→ PROBLEM DESCRIPTION
The listing is to be returned word for word, without its images.
*** Opening of RECORDS PROVIDED ***
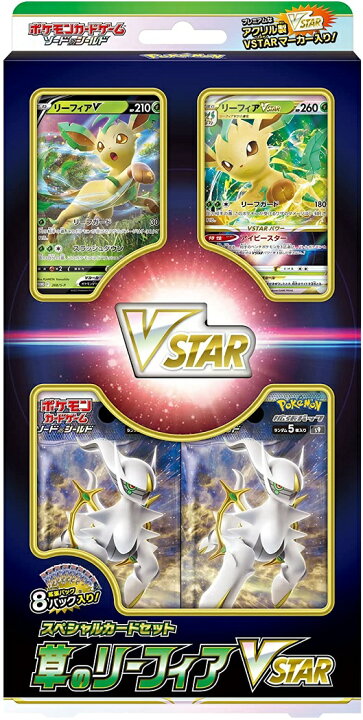 楽天市場 ポケモンカードゲーム ソード シールド スペシャルカードセット 草のリーフィア Vstar A Toys 楽天市場店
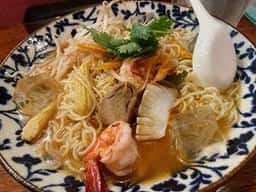 THAI THAN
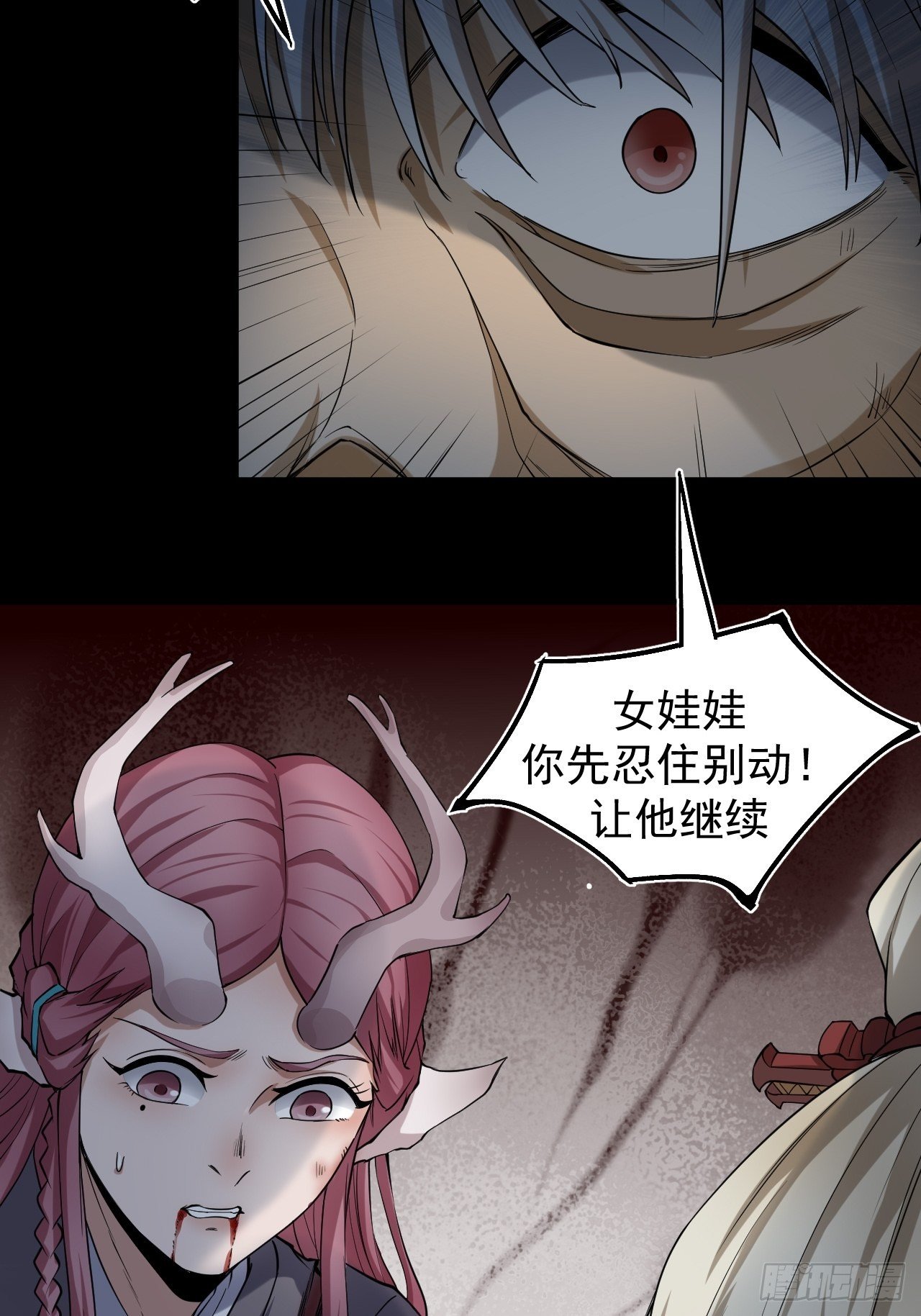 妖血挽命20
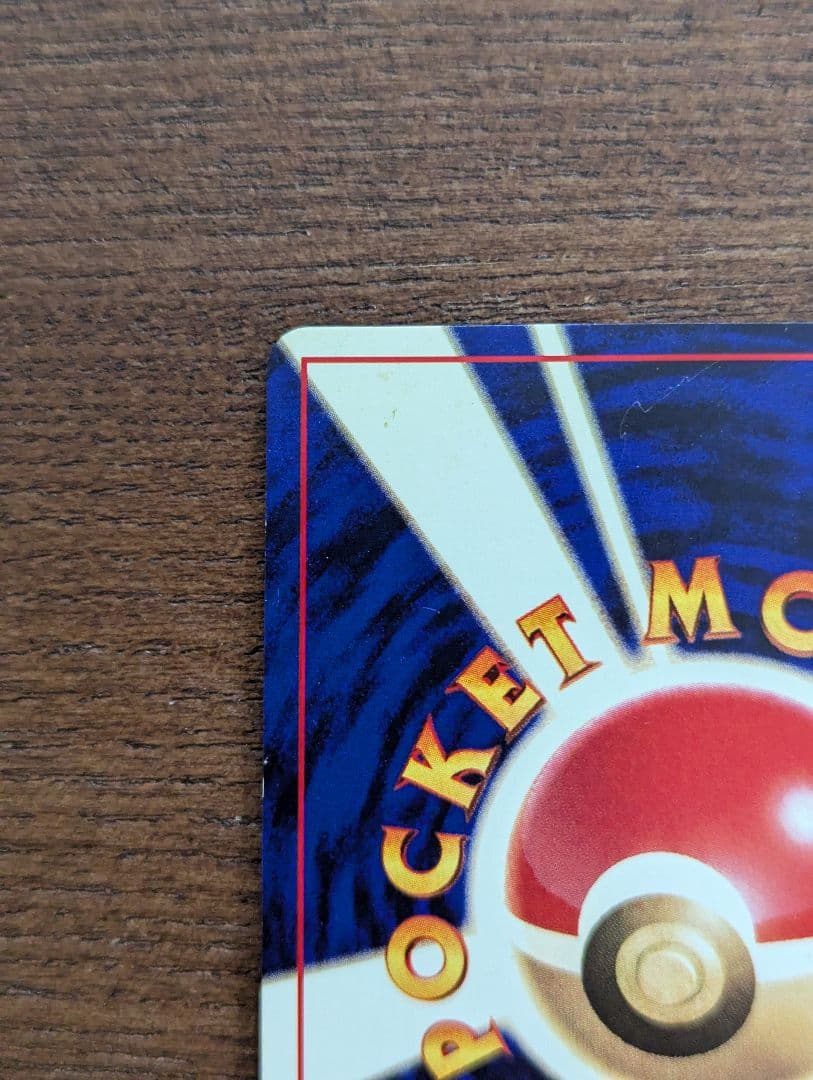 ひかるミュウ　「月刊コロコロコミック01年5月号」 おまけカード PROMO …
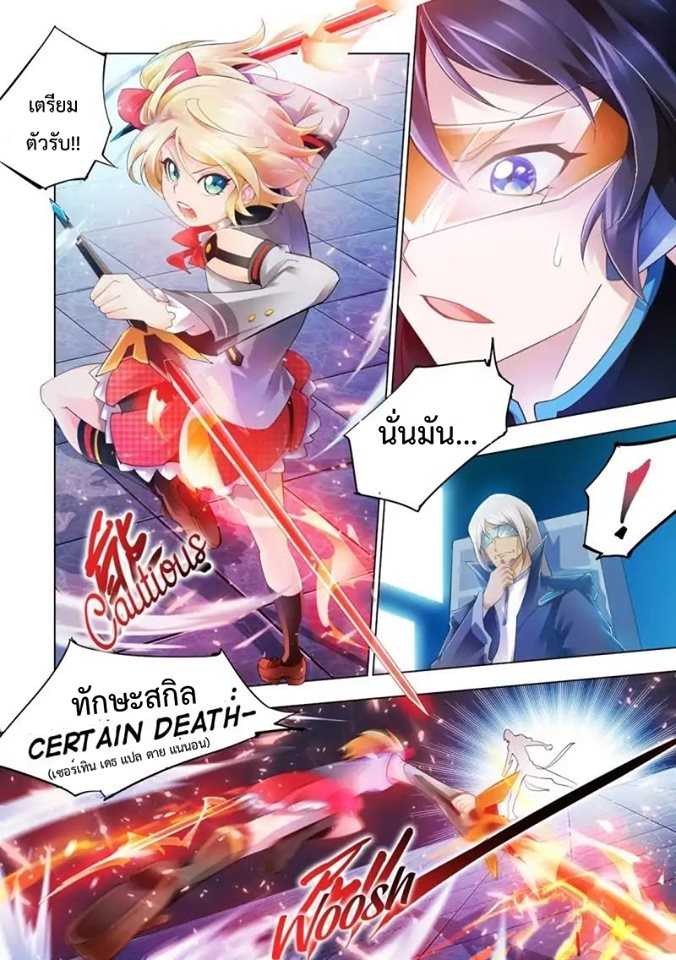 Battle frenzy ตอนที่ 7 หน้า 4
*** Close of RECORDS PROVIDED ***
→ SOLUTION BELOW
 楽天市場 ポケモンカードゲーム ソード シールド スペシャルカードセット 草のリーフィア Vstar A Toys 楽天市場店
 THAI THAN
 妖血挽命20
 ひかるミュウ　「月刊コロコロコミック01年5月号」 おまけカード PROMO …
 Battle frenzy ตอนที่ 7 หน้า 4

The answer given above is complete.